* Record excerpts
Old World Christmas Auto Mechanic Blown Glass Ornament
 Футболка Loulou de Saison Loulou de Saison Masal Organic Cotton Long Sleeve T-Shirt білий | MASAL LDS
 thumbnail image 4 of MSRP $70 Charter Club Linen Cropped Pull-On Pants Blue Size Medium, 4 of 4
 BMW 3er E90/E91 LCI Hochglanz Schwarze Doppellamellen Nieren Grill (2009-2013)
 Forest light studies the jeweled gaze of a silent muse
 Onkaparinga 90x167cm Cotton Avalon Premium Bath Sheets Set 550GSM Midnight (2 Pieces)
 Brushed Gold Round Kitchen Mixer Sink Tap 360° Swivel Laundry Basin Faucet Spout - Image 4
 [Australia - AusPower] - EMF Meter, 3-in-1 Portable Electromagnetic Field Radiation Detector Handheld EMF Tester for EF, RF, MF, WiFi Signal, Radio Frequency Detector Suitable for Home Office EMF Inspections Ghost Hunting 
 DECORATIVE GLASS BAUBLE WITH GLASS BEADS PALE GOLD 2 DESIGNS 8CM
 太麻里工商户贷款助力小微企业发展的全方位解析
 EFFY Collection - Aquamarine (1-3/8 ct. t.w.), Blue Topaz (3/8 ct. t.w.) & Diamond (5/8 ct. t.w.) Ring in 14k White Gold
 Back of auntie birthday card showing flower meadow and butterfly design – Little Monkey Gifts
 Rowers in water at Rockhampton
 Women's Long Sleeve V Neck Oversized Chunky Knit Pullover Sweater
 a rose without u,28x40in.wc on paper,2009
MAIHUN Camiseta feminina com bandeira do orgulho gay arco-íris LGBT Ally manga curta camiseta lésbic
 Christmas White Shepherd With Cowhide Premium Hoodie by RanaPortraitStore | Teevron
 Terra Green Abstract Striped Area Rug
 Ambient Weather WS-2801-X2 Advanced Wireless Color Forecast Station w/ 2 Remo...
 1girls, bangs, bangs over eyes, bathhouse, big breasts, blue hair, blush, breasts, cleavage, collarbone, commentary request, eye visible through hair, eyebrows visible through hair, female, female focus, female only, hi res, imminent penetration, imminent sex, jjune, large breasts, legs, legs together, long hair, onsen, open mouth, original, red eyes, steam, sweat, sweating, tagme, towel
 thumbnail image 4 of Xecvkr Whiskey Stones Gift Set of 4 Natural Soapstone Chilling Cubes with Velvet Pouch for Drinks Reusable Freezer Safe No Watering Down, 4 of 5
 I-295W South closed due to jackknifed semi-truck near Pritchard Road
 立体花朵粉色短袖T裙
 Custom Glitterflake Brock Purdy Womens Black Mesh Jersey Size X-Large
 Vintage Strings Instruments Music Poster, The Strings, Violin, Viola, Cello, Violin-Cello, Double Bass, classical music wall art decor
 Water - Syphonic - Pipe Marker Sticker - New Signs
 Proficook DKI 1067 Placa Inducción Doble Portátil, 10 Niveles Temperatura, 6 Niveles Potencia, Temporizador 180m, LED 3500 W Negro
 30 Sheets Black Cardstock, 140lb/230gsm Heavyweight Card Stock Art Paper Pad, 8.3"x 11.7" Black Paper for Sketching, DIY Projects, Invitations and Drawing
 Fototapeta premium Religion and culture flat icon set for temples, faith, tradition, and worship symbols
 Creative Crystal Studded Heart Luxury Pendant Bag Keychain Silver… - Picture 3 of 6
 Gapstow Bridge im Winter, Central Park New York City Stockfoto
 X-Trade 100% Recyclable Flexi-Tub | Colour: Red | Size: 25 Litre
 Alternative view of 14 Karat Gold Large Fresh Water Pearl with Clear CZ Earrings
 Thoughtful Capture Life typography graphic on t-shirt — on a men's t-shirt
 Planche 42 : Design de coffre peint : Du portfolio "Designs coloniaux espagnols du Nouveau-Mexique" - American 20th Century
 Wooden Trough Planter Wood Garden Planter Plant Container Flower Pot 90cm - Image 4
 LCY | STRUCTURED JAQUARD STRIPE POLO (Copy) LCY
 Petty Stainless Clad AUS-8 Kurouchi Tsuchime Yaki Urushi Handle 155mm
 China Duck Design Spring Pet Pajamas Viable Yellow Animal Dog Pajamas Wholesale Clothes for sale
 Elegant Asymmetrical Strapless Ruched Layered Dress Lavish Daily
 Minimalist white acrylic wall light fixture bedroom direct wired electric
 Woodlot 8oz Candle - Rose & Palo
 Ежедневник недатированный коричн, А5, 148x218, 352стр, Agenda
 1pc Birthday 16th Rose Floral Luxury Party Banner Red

* What needs to be done
Scan the records above. Return every line with "Black" in it.

* Answer to this exercise
 Custom Glitterflake Brock Purdy Womens Black Mesh Jersey Size X-Large
 30 Sheets Black Cardstock, 140lb/230gsm Heavyweight Card Stock Art Paper Pad, 8.3"x 11.7" Black Paper for Sketching, DIY Projects, Invitations and Drawing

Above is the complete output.